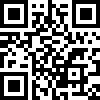 https://ar.abna24.com/xcz3j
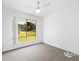 25 Contact Agent, Beaudesert QLD 4285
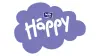 Logo de l'entreprise BELLA HAPPY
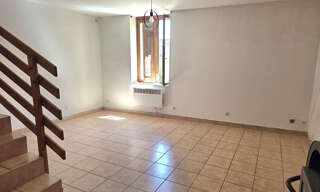 Divers  70 m² à louer à Thiaucourt-Regniéville (54470)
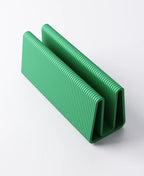 Laptop Holder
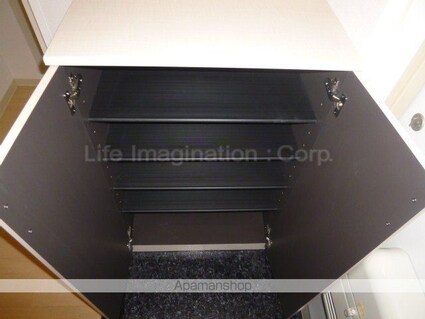 レマルージュ[2LDK/57.33m2]の内装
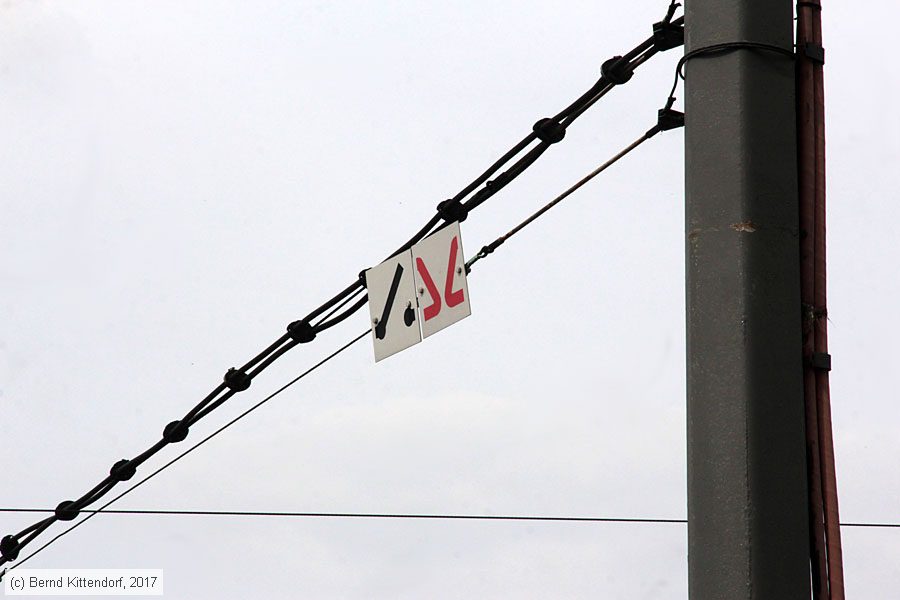 Straßenbahn Darmstadt - Anlagen
/ Bild: darmstadtanlagen_bk1704050058.jpg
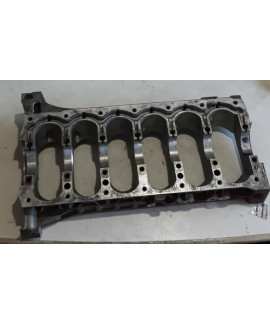 Sobre Cárter Volvo Xc60 Freelander 3.0 2009 - 2012 Sobre Cárter Volvo Xc60 Freelander 3.0 2009 - 2012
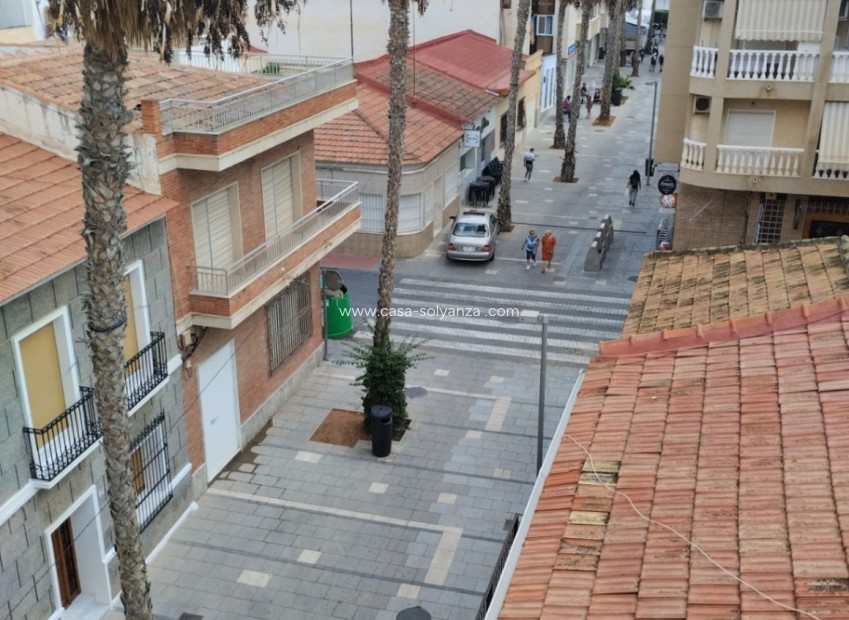 Reventa - Other - Torrevieja - Costa Blanca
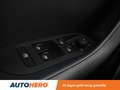 Skoda Karoq 1.5 TSI ACT SportLine Negro - thumbnail 28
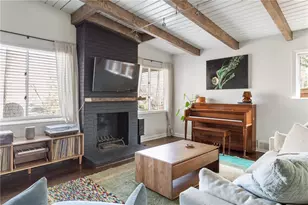 1746 E Clifton Rd NE, Atlanta, GA 30307 - Photo 5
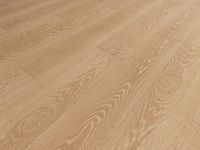 Виниловый ламинат EcoClick Rich  NOX-2052 Дуб Шампань клеевой 1200х180х2,5 мм — фото 1, Виниловый ламинат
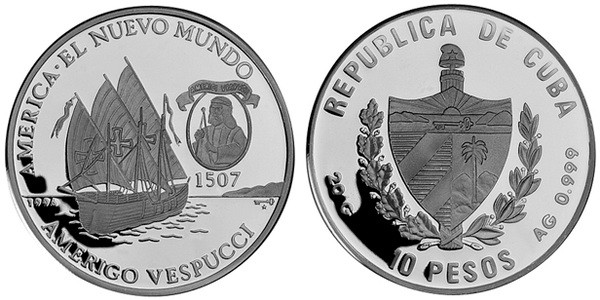 Шопкоинс Интернет Магазин Монеты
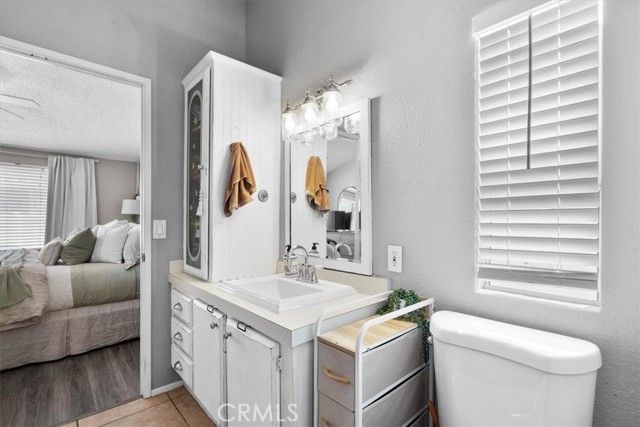 1721 E Colton Avenue 103, Redlands, CA 92374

------------------------

Could you repeat all of the entries exactly, without any of the images?

#### [THE ANSWER]
 https://ar.abna24.com/xcz3j
 25 Contact Agent, Beaudesert QLD 4285
 Logo de l'entreprise BELLA HAPPY
 Divers  70 m² à louer à Thiaucourt-Regniéville (54470)
 Laptop Holder
 レマルージュ[2LDK/57.33m2]の内装
 Straßenbahn Darmstadt - Anlagen
/ Bild: darmstadtanlagen_bk1704050058.jpg
 Sobre Cárter Volvo Xc60 Freelander 3.0 2009 - 2012 Sobre Cárter Volvo Xc60 Freelander 3.0 2009 - 2012
 Reventa - Other - Torrevieja - Costa Blanca
 Skoda Karoq 1.5 TSI ACT SportLine Negro - thumbnail 28
 1746 E Clifton Rd NE, Atlanta, GA 30307 - Photo 5
 Виниловый ламинат EcoClick Rich  NOX-2052 Дуб Шампань клеевой 1200х180х2,5 мм — фото 1, Виниловый ламинат
 Шопкоинс Интернет Магазин Монеты
 1721 E Colton Avenue 103, Redlands, CA 92374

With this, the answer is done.